The title of this post sets forth the three basic possibilities of why that may be. (1) That our civilization is exceedingly rare in the universe; (2) That we’re just first and all of the others haven’t grown opposable thumbs or built radios yet; or – and this is why this sort of thing is my jam – (3) that we’re utterly fucked because all species which have evolved to our level or slightly ahead of us die out and we’re next.
The key here is The Great Filter. The Great Filter is the wall beyond which almost no life on other planets passes. Cataclysm. Astronomical stuff like gamma rays. Asteroids. Single cell organisms never figuring out how to become multi-cell organisms. Super intelligent multi-cell organisms figuring out how to build nuclear weapons and annihilating themselves. For a humanist like me, The Great Filter is the closest thing there is to God. Except way more interesting, due to Its even-handedness and cool detachment.
Basically, Great Filter placement matters like this:
1) if our failure to find alien life is because we are rare in the universe, we may have leapt over The Great Filter where no other civilizations had. Which, sure, makes us lonely, but means as a civilization we beat the odds and our future is bright. So: no aliens = good news.
2) If our failure to find alien life is because we just happen to be the first to get to this stage of development, well, that’s OK. That means the development of life and civilization is a new thing. Many may be coming up right behind us, even if they’re not quite ready to transmit radio waves yet. Here The Great Filter hasn’t come into play. Maybe it never does. But if it does, it’s way ahead of us.

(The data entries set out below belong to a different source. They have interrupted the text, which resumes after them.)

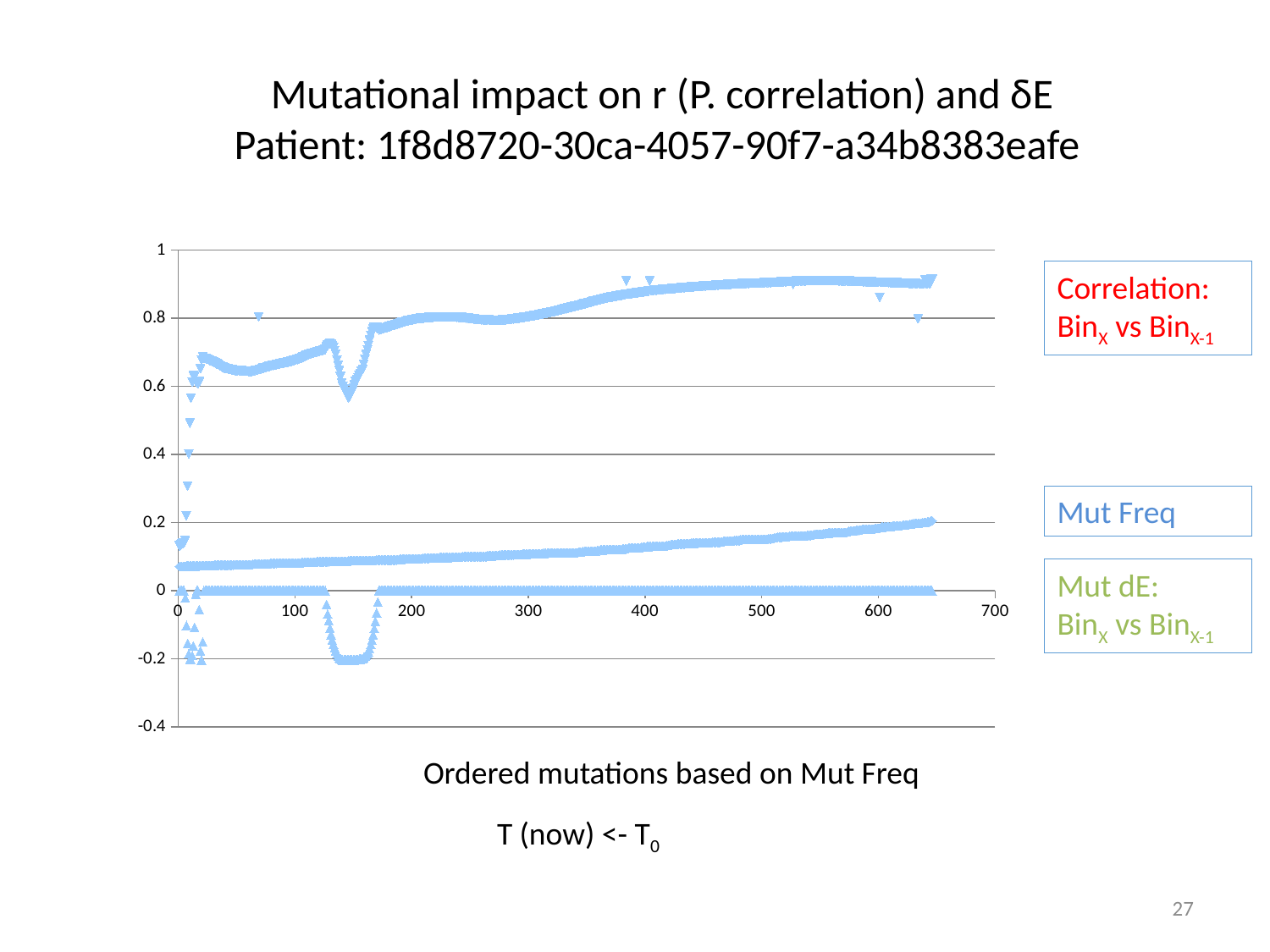
What is the label of the x axis below the chart? Ordered mutations based on Mut Freq At x = 300, which series has the larger value, Correlation or Mut Freq? Correlation Is the Correlation value at x = 500 greater or less than 0.8? greater What kind of chart is shown on the slide? scatter chart Is the Mut dE value at x = 150 greater or less than 0? less How many data series are labelled beside the chart? 3 Does the Mut Freq series rise or fall as the x axis increases from 0 to 650? rise Is the Mut Freq value at x = 600 greater or less than 0.2? less What is the highest value shown on the y axis? 1 Which of the three series has the lowest values overall on the chart? Mut dE Which of the three series has the highest values overall on the chart? Correlation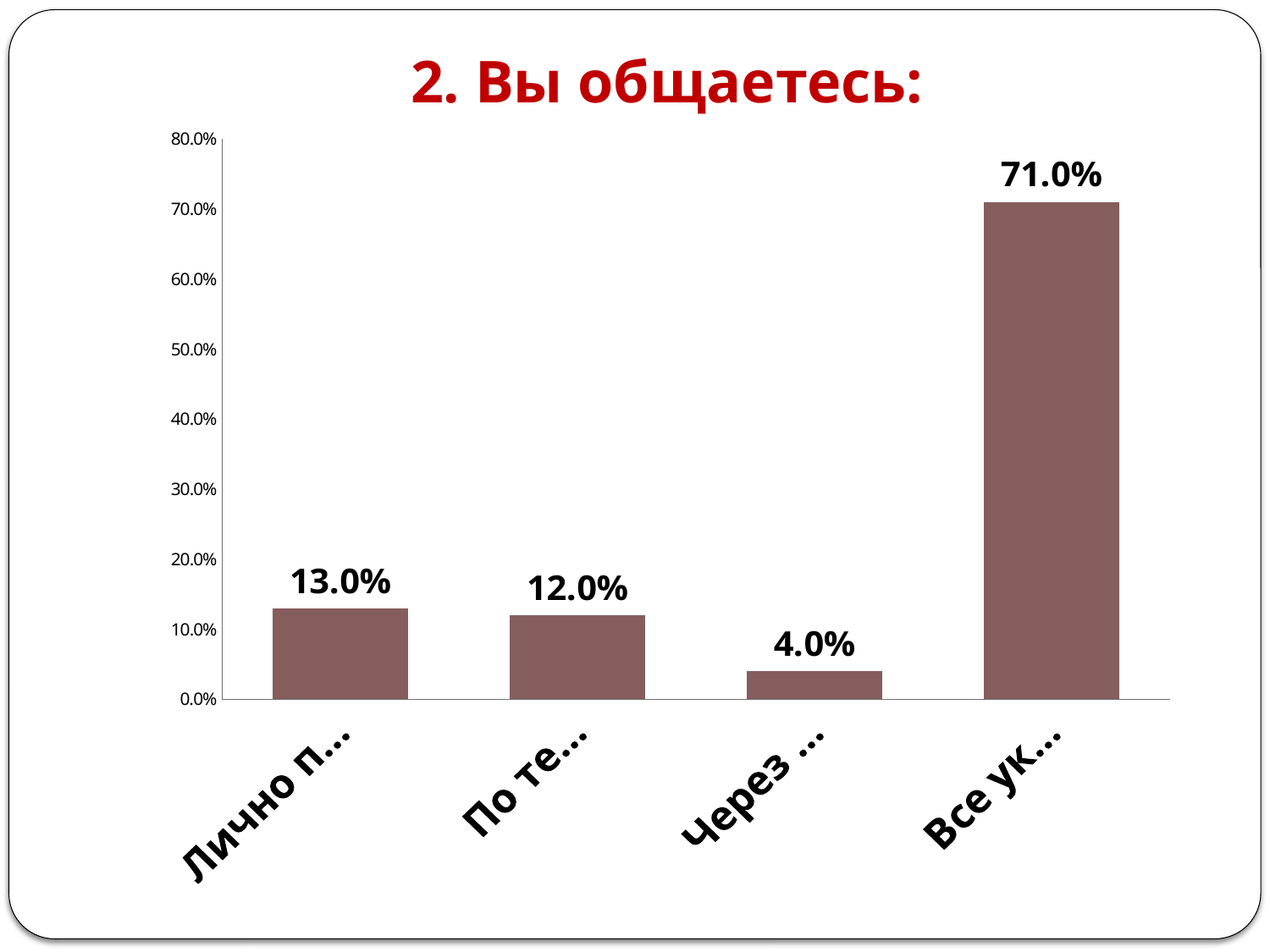
What is the title of the slide above the chart? 2. Вы общаетесь: Which bar has the highest value? The fourth (rightmost) bar, "Все ук..." What is the value of the third bar, labelled "Через ..."? 4.0% What is the value of the fourth (rightmost) bar, labelled "Все ук..."? 71.0% How many bars (categories) are shown in the chart? 4 Which bar has the lowest value? The third bar, "Через ..." What kind of chart is shown on the slide? Bar chart What is the value of the second bar, labelled "По те..."? 12.0% What is the value of the first (leftmost) bar, labelled "Лично п..."? 13.0% What is the difference between the value of the rightmost bar (71.0%) and the leftmost bar (13.0%)? 58.0% Which is larger: the value of the first bar or the value of the second bar? The first bar (13.0%) What is the difference between the first bar (13.0%) and the third bar (4.0%)? 9.0%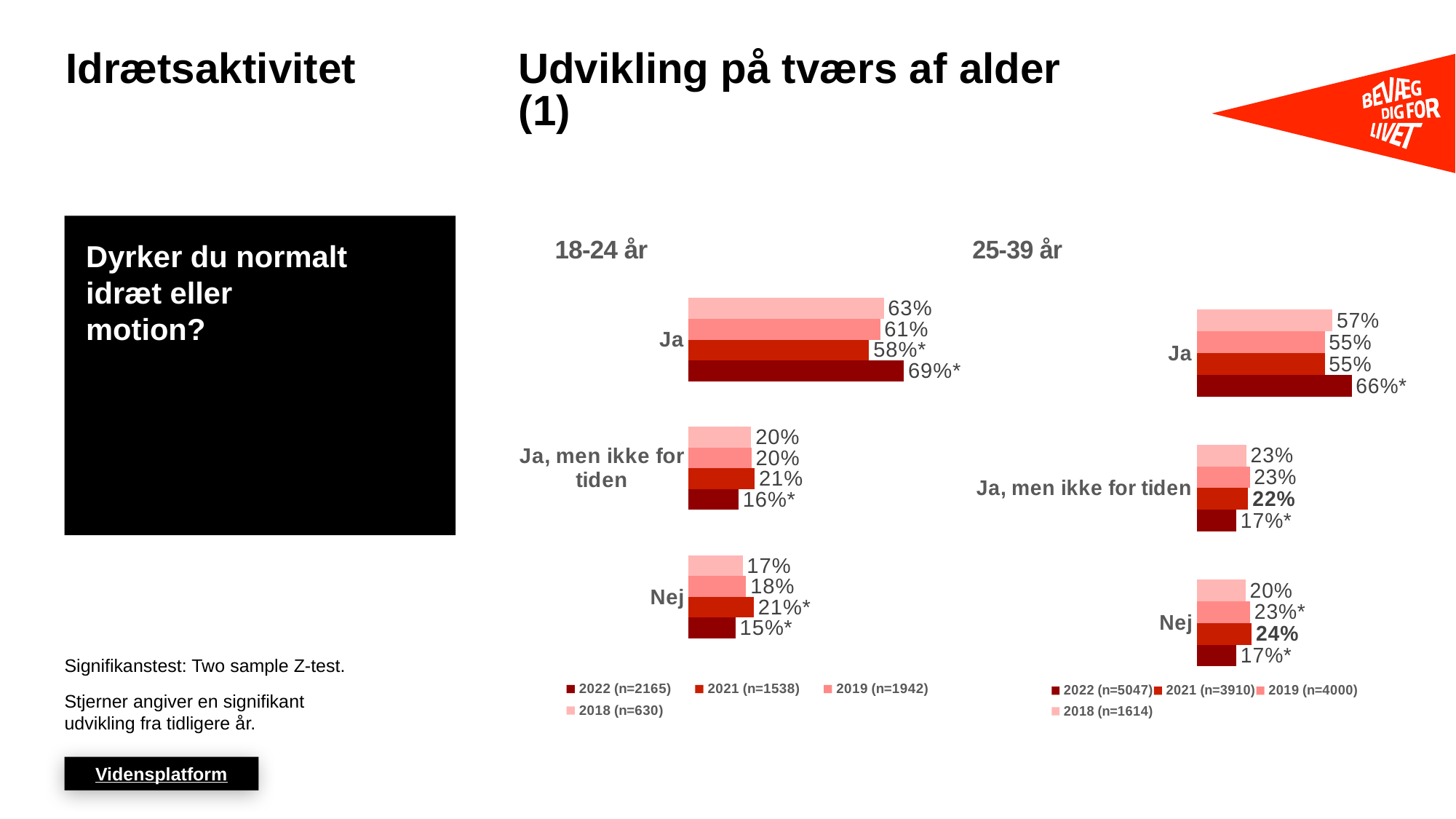
In the 25-39 år chart, what is the 2022 value for Nej? 17%* What kind of chart is the 25-39 år chart? Bar chart In the 18-24 år chart, what is the 2018 value for Ja? 63% How many categories are shown in the 18-24 år chart? 3 How many series does the legend of the 25-39 år chart list? 4 In the 18-24 år chart, what is the 2022 value for Ja? 69%* In the 25-39 år chart, what is the difference between the 2022 and 2018 values for Ja? 9 percentage points In the 18-24 år chart, which year has the lowest value for Nej? 2022 In the 18-24 år chart, which is larger for Ja, men ikke for tiden: the 2021 value or the 2022 value? 2021 What sample size is given for 2022 in the legend of the 18-24 år chart? n=2165 In the 18-24 år chart, which year has the highest value for Ja? 2022 In the 25-39 år chart, what is the 2021 value for Ja, men ikke for tiden? 22%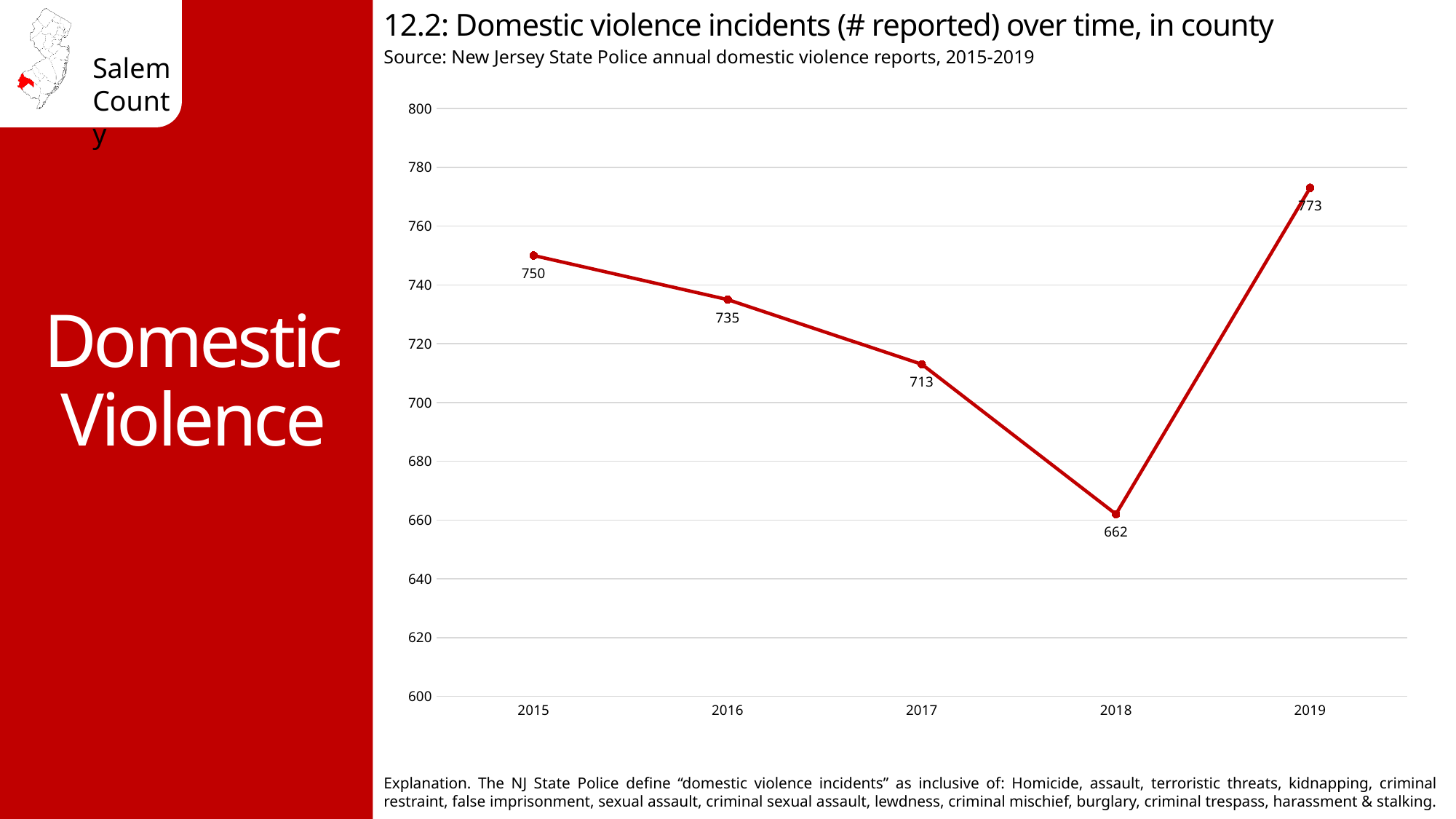
How many years are plotted on the chart? 5 By how much did reported incidents fall from 2015 to 2016? 15 Which year has the highest number of reported domestic violence incidents? 2019 What is the number of reported domestic violence incidents for 2018? 662 What value is shown for 2017? 713 What kind of chart is shown on the slide? line chart Did the number of reported incidents rise or fall from 2015 to 2018? fall Which year has the lowest number of reported domestic violence incidents? 2018 What is the difference between the number of incidents in 2019 and 2018? 111 Which year had more reported incidents, 2016 or 2017? 2016 How many domestic violence incidents were reported in 2015? 750 Is the value for 2018 greater or less than 680? less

3) But what if our failure to find alien life is because all alien life that reaches a certain technological or evolutionary level runs smack dab into The Great Filter soon after? Meaning, sure, the billions of planets and stars created a TON of civilizations but, oops, they’re all dead now. Which probably means we’re next. This leads to my favorite part of the whole Fermi Paradox/Great Filter analysis: finding evidence of past sophisticated life on other planets may be the worst possible thing ever:
This is why Oxford University philosopher Nick Bostrom says that “no news is good news.” The discovery of even simple life on Mars would be devastating, because it would cut out a number of potential Great Filters behind us. And if we were to find fossilized complex life on Mars, Bostrom says “it would be by far the worst news ever printed on a newspaper cover,” because it would mean The Great Filter is almost definitely ahead of us—ultimately dooming the species. Bostrom believes that when it comes to The Fermi Paradox, “the silence of the night sky is golden.”
This stuff is utterly fantastic and if you’re not into this kind of thing, well, we’re not going to have a lot to talk about once all the mundane daily topics of weather, sports and dinner are used up.